─── Records for the exercise ───
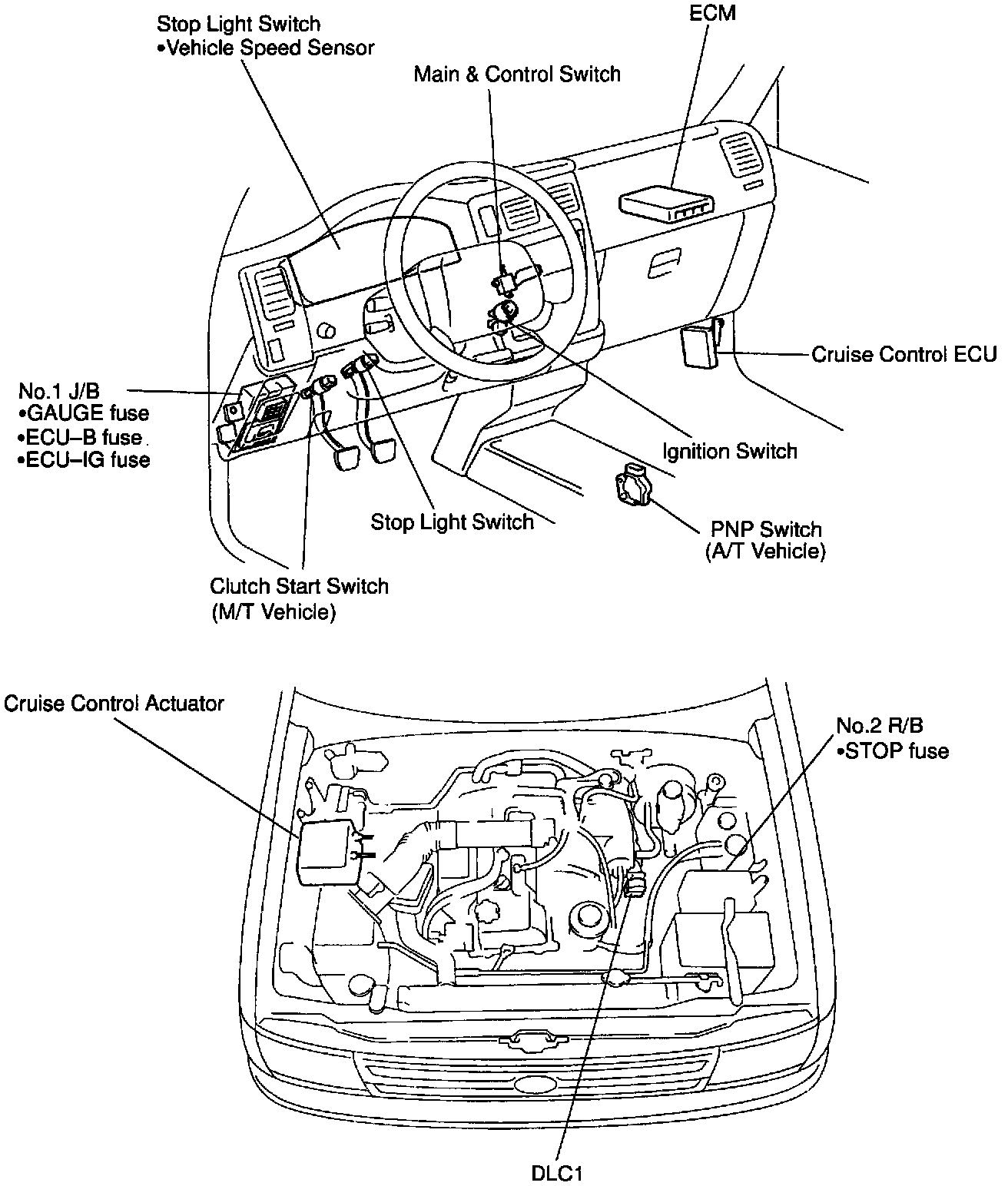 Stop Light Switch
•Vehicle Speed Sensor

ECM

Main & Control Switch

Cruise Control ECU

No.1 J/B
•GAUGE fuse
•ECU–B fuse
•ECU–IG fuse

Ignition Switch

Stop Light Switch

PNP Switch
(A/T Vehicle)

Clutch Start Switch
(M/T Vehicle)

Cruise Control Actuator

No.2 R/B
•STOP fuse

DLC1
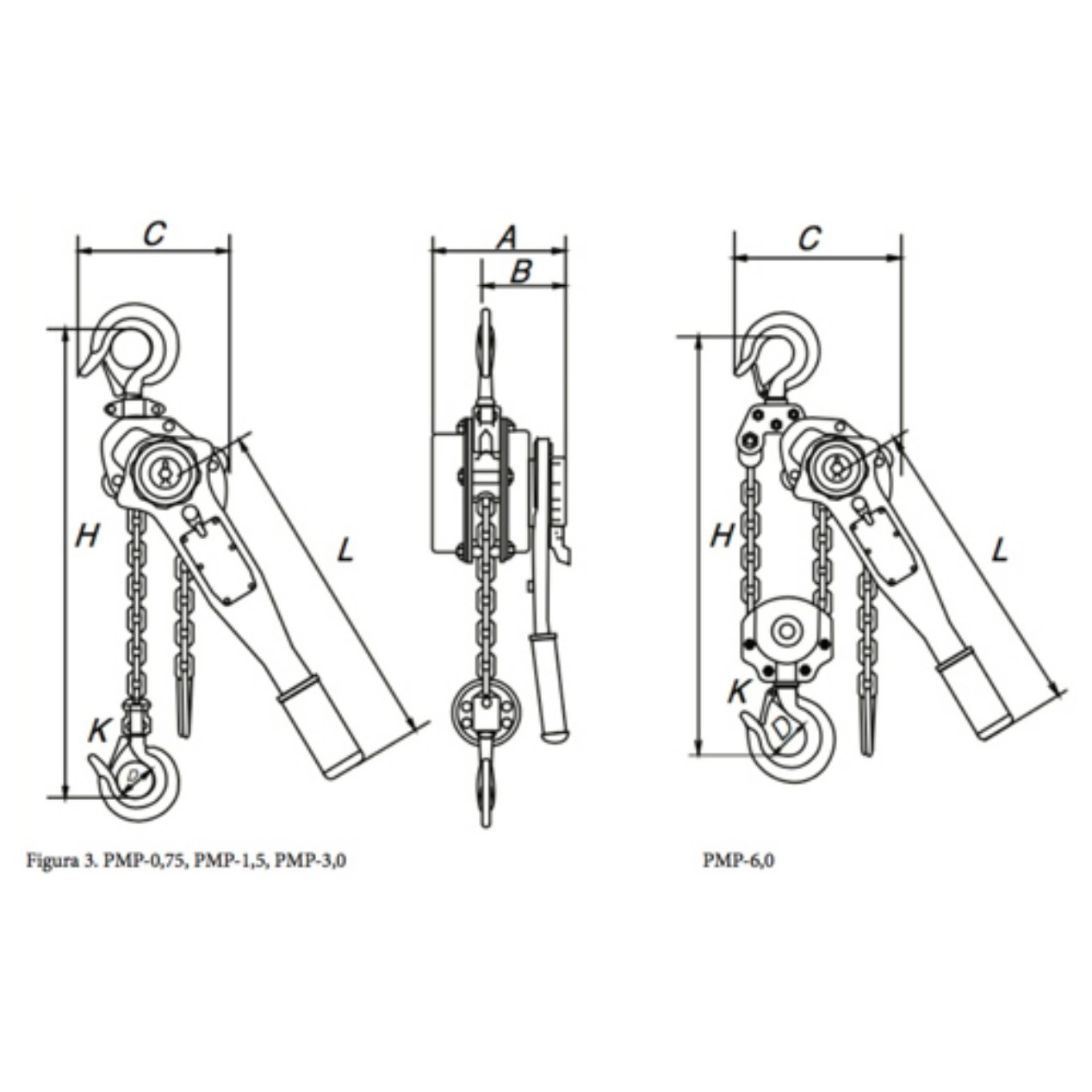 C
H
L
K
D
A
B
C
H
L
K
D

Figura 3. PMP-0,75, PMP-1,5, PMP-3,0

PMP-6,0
───
* **Requirement**
Return the listing above word for word, with the pictures removed.

* **Reply to the task**
 Stop Light Switch
•Vehicle Speed Sensor

ECM

Main & Control Switch

Cruise Control ECU

No.1 J/B
•GAUGE fuse
•ECU–B fuse
•ECU–IG fuse

Ignition Switch

Stop Light Switch

PNP Switch
(A/T Vehicle)

Clutch Start Switch
(M/T Vehicle)

Cruise Control Actuator

No.2 R/B
•STOP fuse

DLC1
 C
H
L
K
D
A
B
C
H
L
K
D

Figura 3. PMP-0,75, PMP-1,5, PMP-3,0

PMP-6,0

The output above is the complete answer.